Exclusives

Veritone: AI Can Solve Broadcast Media’s Measurement Issue

Veritone on April 11 provided a closer look at the critical issues facing broadcast salespeople, including the ongoing issue of accurately measuring audience sizes, and explained how artificial intelligence (AI) can help.

The company also delved into how broadcast advertising is, according to Veritone, “reaffirming its timeless influence and relevance as the original influencers of our time, with intelligent technologies that watch, listen, and count brand exposures and audience response within radio and TV programming.”

The issues were discussed during a webinar, “An Exclusive Debrief: Using AI to Solve Broadcast Media’s Measurement Issue,” in which Stephanie Callihan, senior development lead at the Center for Sales Strategy and immediate past VP/market manager, Cox Media Group Houston, also explored the role of AI in solving broadcast media’s measurement issues, thereby increasing share of ad-spend while reducing advertiser churn.

Viewers were able to learn how AI is being used to demonstrate proof of performance and measure ad lift to unlock increased revenue opportunities for broadcast media across three areas: advertising and content intelligence, attribution, and archive and monetization.

“We’re really excited to have you here today and we have a really exciting topic to talk about, which is how AI is making broadcasters money,” Paul Cramer, managing director of media and broadcast at Veritone, said at the start of the webinar.

“For those of you who aren’t familiar with Veritone, we help you manage and monetize your content using AI, and we work with over 2, 000 media brands in six countries across cultural environments,” he pointed out, noting those brands include CBS News, CNBC, CNN, CNBC, Cox Radio and Television, Hearst Television, iHeartMedia and NBCUniversal.

“But today we’re going to focus on two primary use cases of AI” when it comes to making money: One, through content intelligence, and number two, through advertising intelligence,” he said.

He talked next about the evolution of AI, noting that “a lot of times today we hear about AI in the form of generative AI; we hear of AI as a way to automate workflows and remove the drudgery and the mundane human tasks” that workers are typically stuck handling themselves.

“If you think about AI, it really creates structured data,” he said, pointing to a recent report that said 80-90 percent of the audio and video content being created still is “completely unstructured.”

He explained: “That means we cannot search for moments inside of that content. It’s not indexed. What’s great with structuring content is it offers a lot of benefits. And if you roll back the clock and think of the earliest days of the internet, probably some of us remember what it was like to go do research prior to the internet. You had to go to the library, there was the Dewey Decimal system, there was microfilm. We had media and articles and stuff like that that just had a little bit of metadata attached to it. Maybe it was an abstract or a synopsis of what was in the article, but I couldn’t literally search for something within that article.”

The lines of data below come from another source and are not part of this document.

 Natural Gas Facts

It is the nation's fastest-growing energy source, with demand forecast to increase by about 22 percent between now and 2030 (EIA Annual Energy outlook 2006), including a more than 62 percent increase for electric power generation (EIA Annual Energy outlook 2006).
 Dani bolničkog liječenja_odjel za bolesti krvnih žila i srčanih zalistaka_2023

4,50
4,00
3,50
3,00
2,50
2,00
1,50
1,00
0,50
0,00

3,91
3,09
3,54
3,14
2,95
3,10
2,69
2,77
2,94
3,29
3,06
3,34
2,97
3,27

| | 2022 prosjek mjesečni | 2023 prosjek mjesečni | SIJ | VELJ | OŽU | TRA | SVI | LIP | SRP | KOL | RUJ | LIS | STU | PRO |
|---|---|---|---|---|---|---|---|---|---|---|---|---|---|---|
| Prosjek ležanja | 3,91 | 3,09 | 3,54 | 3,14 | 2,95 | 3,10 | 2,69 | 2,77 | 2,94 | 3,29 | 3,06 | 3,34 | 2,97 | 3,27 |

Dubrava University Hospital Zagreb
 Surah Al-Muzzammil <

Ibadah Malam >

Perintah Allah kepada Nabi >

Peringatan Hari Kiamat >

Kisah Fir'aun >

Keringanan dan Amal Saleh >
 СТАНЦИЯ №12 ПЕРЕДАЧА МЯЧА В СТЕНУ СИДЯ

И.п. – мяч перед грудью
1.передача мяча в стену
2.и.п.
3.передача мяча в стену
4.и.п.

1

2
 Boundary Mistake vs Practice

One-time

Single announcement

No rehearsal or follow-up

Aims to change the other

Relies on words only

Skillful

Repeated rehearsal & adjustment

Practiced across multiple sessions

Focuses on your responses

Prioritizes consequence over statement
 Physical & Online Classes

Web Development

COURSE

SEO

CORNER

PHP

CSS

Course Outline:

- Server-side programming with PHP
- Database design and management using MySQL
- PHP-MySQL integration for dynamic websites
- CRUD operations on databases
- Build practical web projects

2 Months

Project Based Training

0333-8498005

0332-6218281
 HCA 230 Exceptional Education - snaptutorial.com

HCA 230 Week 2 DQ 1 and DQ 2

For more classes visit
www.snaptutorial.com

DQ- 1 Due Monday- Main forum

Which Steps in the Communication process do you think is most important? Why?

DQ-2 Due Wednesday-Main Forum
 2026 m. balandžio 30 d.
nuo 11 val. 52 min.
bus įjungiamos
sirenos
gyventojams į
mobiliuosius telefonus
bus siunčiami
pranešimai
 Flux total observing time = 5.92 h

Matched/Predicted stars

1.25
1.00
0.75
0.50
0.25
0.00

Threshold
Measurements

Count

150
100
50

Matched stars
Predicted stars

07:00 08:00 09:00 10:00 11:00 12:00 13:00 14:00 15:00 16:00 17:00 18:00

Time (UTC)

But, he pointed out, “when we started to digitize the world’s text, and it started to go online, we had … [companies] that made all that text structured and searchable so it could be quantifiable,  measurable and targetable.”

Flash forward and “AI is doing the same exact thing now for audio and video content,” he said.  This is “moving us away from just classifying that content to understanding it,” he noted.  And that “helps you with your sales strategy and helps you monetize content that you own from licensing opportunities,” he said, adding that is “setting the stage and future proofing your organization so that you can start to feed these new large language models.”

Cox Media Group’s radio and TV divisions started “using AI to transcribe and to index and quantify everything that’s being delivered in their programming in real-time,” he told viewers. Those analytics are then used as part of the Cox sales team’s “strategy for business development and revenue retention,” he said.

Cox used Veritone’s AI in Houston to get credit for running ad campaigns, Callihan pointed out, explaining that, with Al, “all of a sudden we had this ability to get credit on different campaigns,” she said.

As an example, she said: “We would do a large campaign during rodeo season, and we could go in and search by that sponsor and really show in almost real-time how many times we had mentioned that sponsor on that day, within that week during the campaign. And it allowed us to do things and show the attribution of what we were doing quickly, whereas … even a few years ago, if you were putting together a recap, you were never really sure if you were getting everything, short of listening and going through the logger.”

But, using AI, “you’re able to get credit for absolutely everything that you’re doing, and then what that allows you to do is, when you start getting that credit, it creates immediate renewals,” she told viewers. “You’re able to go in at the end of the campaign and show the success of the campaign and build that renewal and move it forward.”

That, responded Cramer, “really lines it up with a lot of the research we’ve done internally where you’ve talked about, ‘Hey, how do I get renewal faster? How do I reduce churn?’ We’ve seen that, when advertisers are connected to this data, they cancel 40 to 50 percent less than advertisers who aren’t receiving this data, and they also spend about 15 percent more because … they’re seeing the results of the campaign, including the true delivery of everything they’re getting outside of just Spotify.”

The webinar was held by Veritone in partnership with The Center for Sales Strategy.